### CHALLENGE
Render the part of the listing below that opens with the line containing "How far from the eye" and closes with the end of the listing as a Markdown table. Use the columns Row and Line, number the rows, and leave out blank lines and pictures.

### DATA FOR THIS EXERCISE
--

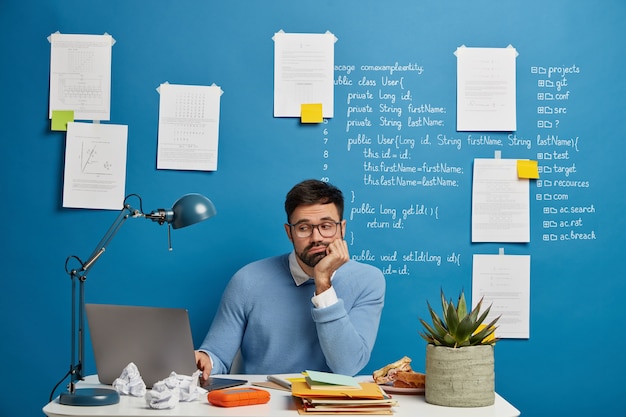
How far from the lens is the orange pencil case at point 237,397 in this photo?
78.5 inches

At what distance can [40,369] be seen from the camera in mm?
3307

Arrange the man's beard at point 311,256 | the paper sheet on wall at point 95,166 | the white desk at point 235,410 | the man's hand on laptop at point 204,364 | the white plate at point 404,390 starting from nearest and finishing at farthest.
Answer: the white desk at point 235,410 → the white plate at point 404,390 → the man's hand on laptop at point 204,364 → the man's beard at point 311,256 → the paper sheet on wall at point 95,166

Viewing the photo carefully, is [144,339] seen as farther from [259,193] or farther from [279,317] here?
[259,193]

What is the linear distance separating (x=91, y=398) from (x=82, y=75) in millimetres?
1739

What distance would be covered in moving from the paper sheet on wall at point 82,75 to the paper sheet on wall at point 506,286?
68.3 inches

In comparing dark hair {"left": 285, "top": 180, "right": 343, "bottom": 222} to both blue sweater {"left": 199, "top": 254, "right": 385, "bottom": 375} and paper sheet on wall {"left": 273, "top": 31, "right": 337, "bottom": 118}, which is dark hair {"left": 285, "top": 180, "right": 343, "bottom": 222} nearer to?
blue sweater {"left": 199, "top": 254, "right": 385, "bottom": 375}

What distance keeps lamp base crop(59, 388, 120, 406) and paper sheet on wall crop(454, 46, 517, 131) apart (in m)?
1.93

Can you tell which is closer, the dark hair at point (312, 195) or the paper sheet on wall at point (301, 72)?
the dark hair at point (312, 195)

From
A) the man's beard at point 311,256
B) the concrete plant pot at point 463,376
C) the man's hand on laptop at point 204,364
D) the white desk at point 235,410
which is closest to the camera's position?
the white desk at point 235,410

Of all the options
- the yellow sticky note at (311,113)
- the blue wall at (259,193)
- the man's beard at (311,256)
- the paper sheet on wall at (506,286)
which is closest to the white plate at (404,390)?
the man's beard at (311,256)

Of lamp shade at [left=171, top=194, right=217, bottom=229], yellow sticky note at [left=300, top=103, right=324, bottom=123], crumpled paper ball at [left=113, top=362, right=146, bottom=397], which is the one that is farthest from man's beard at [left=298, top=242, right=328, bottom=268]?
crumpled paper ball at [left=113, top=362, right=146, bottom=397]

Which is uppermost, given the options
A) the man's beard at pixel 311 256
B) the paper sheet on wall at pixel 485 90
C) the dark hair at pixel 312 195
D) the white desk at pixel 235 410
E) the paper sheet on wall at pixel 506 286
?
the paper sheet on wall at pixel 485 90

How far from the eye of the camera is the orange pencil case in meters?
2.00

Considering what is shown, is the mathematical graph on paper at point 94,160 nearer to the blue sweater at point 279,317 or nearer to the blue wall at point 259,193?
the blue wall at point 259,193
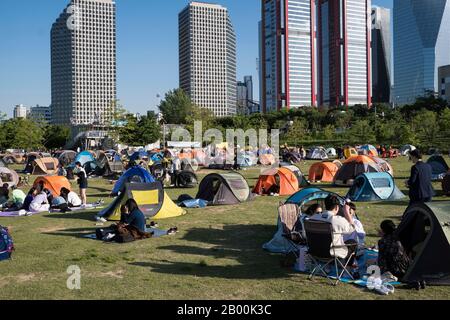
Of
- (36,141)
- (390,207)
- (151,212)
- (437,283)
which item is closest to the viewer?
(437,283)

--

### EXERCISE RESULT
| Row | Line |
|---|---|
| 1 | How far from the eye of the camera is the orange pencil case in meters? |
| 2 | 2.00 |
| 3 | Considering what is shown, is the mathematical graph on paper at point 94,160 nearer to the blue sweater at point 279,317 or nearer to the blue wall at point 259,193? |
| 4 | the blue wall at point 259,193 |
| 5 | Of |
| 6 | - (36,141) |
| 7 | - (390,207) |
| 8 | - (151,212) |
| 9 | - (437,283) |
| 10 | which item is closest to the viewer? |
| 11 | (437,283) |